Publikując fragmenty wspomnień prof. Wąsika, postanowiliśmy zachować ich oryginalną pisownię i układ.

WOJNA

Pamiętam doskonale, że jako dyżurny na podwórzu naszej kolonii, członek O.P.L [obrona przeciwlotnicza – dop. red.] o godz. 6 czy 7 szedłem z posterunku i w sypialnym pokoju począłem się rozbierać, by się trochę zdrzemnąć. Naraz usłyszałem jakieś okrzyki na podwórzu: wyjrzałem przez okno i od zachodniej strony zobaczyłem wyraźnie ciemny aeroplan, który jak się okazało, był niemiecki, i nasze, które go odpędzały, czy też toczyły z nim walkę. Za parę minut nieprzyjacielski wycofał się, ale było to dowodem, że wojna istotnie rozpoczęła się w samej rzeczy.

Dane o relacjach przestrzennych
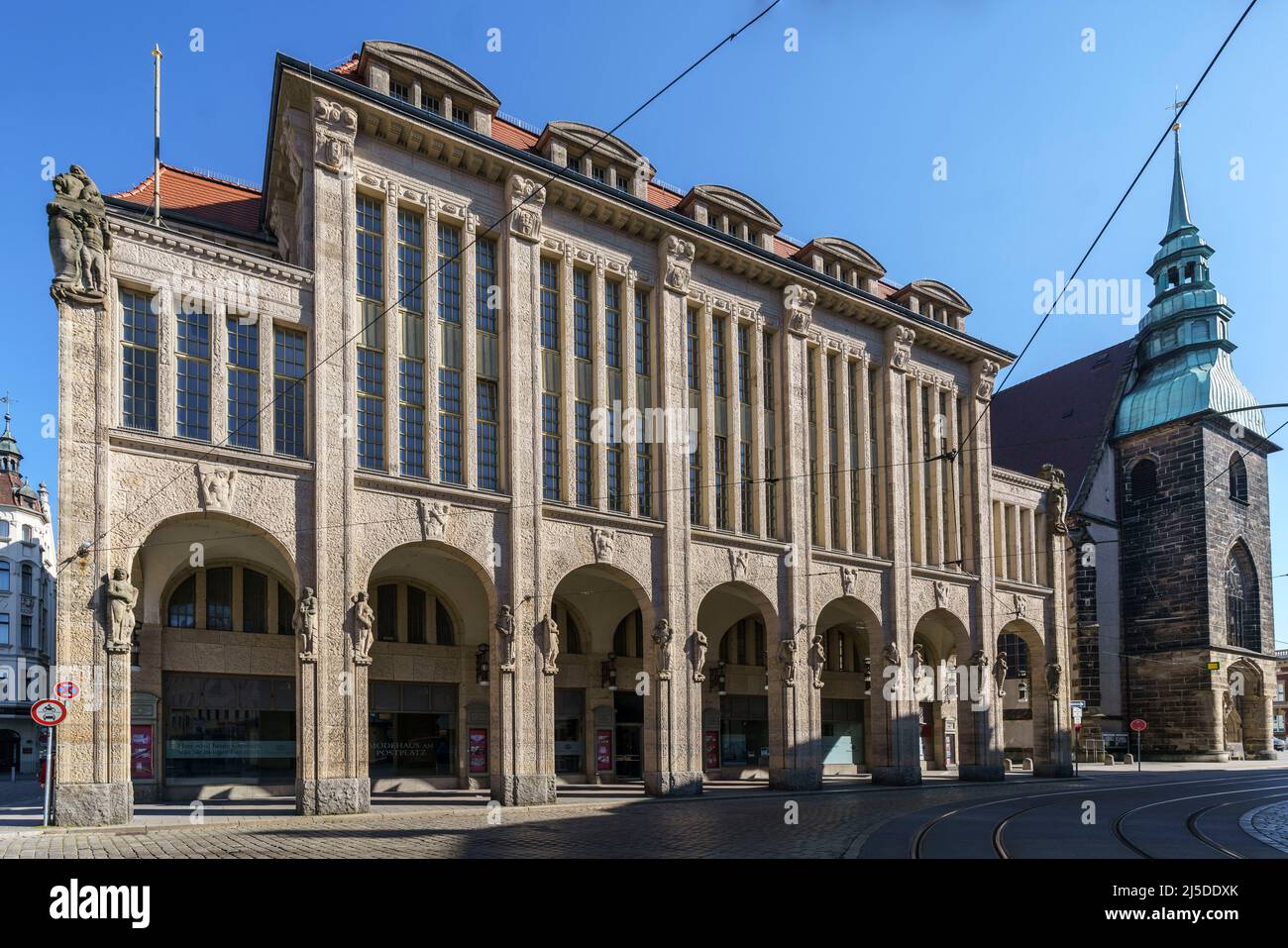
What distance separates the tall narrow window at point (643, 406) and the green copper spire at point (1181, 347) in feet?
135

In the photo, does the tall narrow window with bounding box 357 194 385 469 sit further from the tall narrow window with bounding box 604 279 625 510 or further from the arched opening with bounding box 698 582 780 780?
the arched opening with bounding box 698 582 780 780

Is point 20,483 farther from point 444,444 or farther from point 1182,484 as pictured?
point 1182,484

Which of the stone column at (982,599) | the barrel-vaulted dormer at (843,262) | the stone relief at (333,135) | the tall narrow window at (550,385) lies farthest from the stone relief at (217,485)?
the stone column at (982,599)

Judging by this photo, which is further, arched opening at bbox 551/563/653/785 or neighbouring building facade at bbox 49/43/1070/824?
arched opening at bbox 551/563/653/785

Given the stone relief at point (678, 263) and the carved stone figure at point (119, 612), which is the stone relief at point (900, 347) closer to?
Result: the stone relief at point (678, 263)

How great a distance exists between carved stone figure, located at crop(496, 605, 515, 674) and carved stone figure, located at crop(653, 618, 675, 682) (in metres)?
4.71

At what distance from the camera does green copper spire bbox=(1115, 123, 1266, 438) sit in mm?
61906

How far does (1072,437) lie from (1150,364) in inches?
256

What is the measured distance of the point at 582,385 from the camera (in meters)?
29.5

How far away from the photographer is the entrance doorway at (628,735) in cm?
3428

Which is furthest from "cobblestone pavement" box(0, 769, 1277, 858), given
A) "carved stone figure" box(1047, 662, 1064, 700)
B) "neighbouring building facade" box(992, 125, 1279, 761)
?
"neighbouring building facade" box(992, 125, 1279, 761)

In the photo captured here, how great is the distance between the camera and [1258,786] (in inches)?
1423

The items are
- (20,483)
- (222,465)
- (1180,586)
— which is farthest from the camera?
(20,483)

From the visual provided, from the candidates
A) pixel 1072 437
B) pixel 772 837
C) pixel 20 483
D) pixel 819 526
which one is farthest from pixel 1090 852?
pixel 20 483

# ZADANIA:
1. Z której strony autor fragmentu wspomnień zobaczył przez okno ciemny aeroplan?
2. Napisz dalszy ciąg fragmentu wspomnień o początku wojny, zaczynając po zdaniu zakończonym słowami „w samej rzeczy”.
Wpisy nie mają żadnego związku z fragmentem wspomnień.

# ODPOWIEDZI:
1. Od zachodniej strony.

2.
Pierwsze dni wojny minęły dla nas zupełnie spokojnie. Spędzaliśmy czas oczywista głównie w domu, oddalając się od naszej willi tylko wówczas, gdy zachodziła konieczność. Gdy jednak w naszej dzielnicy jako najbardziej wysuniętej na zachód miasta stawało się coraz goręcej, a większość mieszkańców poczęła opuszczać mieszkania i przenosić się do Śródmieścia, z namowy żony, bo ja i Wiktorek byliśmy temu przeciwni zasadniczo, uczyniliśmy i my to samo i przenieśliśmy się na Tamkę do mieszkania p. Puchalskiego pod nr 44, który wówczas nie był dla nas jeszcze cyfrą nieszczęścia. Zresztą ja szczególnie, a niekiedy i moja żona od czasu do czasu telefonowaliśmy do domu, a prawie codziennie odwiedzaliśmy nasze mieszkanie na Mochnackiego, gdzie zostawiliśmy kucharkę, z sobą zaś zabraliśmy pokojówkę. Po kilku jednak dniach pobytu na Tamce, gdy przekonaliśmy się, że tam wcale nie jest lepiej, powróciliśmy na stałe do naszej willi i powoli z wielkim trudem i dużymi wydatkami poprzenosiliśmy i poprzewoziliśmy wszystkie rzeczy, które wzięliśmy z sobą na nowe tymczasowe mieszkanie.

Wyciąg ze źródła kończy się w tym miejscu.